■ **Task statement**
Write the next part of the story about Mr. Trainman shown below, starting right after its last sentence.

■ **Selected excerpt**
--- begin ---

Ever heard of this guy? Well, he's out there, somewhere in the crowds that inhabit this city. Mr. Trainman works as an IT specialist at a company. Whether it is because his desk is hidden in the corner of the office floor, or whether it is because he is so quiet--well, probably both--we cannot say for sure, but he often goes unnoticed by everyone around him. He commutes to and from work hiding behind backs, pillars, and shadows, slithering through the crowd. When he is noticed, it is because he has tripped on nothing and has fallen on his face. Or he's woken up in a screaming fit on the train.

When he goes home, he sits in front of his computer and his social life begins there. He knows not the faces or the voices of the people he types to, but they are his friends nonetheless, and every night they talk to each other about...life, I guess?

Anyways, there is a happy event to this apparently miserable and pathetic story of Mr. Trainman. He meets a girl one day on the train. She is being harrassed by an intoxicated salaryman, and he steps in. Well, he kind of throws himself onto the man from behind and shudders by the door whilst the attacked drunkard transfers his frustration upon him. Luckily, some train officers intercept the drunken man and drag him off the train. The girl asks for his contact info so that she can get a hold of him later, to send a gift, perhaps.

--- end ---

■ **Raw data**
--- begin ---

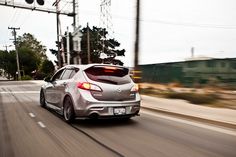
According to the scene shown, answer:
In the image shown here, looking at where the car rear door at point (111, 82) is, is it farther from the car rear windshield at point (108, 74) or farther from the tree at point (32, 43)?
the tree at point (32, 43)

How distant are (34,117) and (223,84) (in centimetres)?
1198

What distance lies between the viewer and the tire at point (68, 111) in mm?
9542

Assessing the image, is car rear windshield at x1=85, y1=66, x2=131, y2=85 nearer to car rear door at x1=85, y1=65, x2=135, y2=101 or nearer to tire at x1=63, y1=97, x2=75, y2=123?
car rear door at x1=85, y1=65, x2=135, y2=101

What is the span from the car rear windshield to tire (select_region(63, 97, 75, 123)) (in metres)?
0.98

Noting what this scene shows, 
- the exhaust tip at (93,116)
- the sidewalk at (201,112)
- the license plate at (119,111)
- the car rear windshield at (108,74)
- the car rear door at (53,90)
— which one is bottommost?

--- end ---

■ **Final result**
So to make a long story short, with the help of his online friends he refashions himself, changes his way, and gets the girl in the end. They marry.

This story portrays a man that is so typical in contemporary Japan. It also vividly portrays the lives of his so-called 'friends', who lead various lives of their own--a heart-broken nurse, a detached wife, her silent husband (they don't know that they're in the same chatroom until the end), a depressed youth, and three students who don't have any idea what they want to do with their lives--and the ways in which they 'refashion' their selves while they cheer and encourage Mr. Trainman along.

The story was a movie (^-^). And it was based on a true story. So Mr. Trainman is still out there, living his happy life with his beloved wife! Isn't it a great story? Programmes with plots like these are so common, I find. Whether it's because people here are longing for some 'pure' form of love or some other idyllic notion, I don't really know. I can't help but be reminded of the article that I wrote about before...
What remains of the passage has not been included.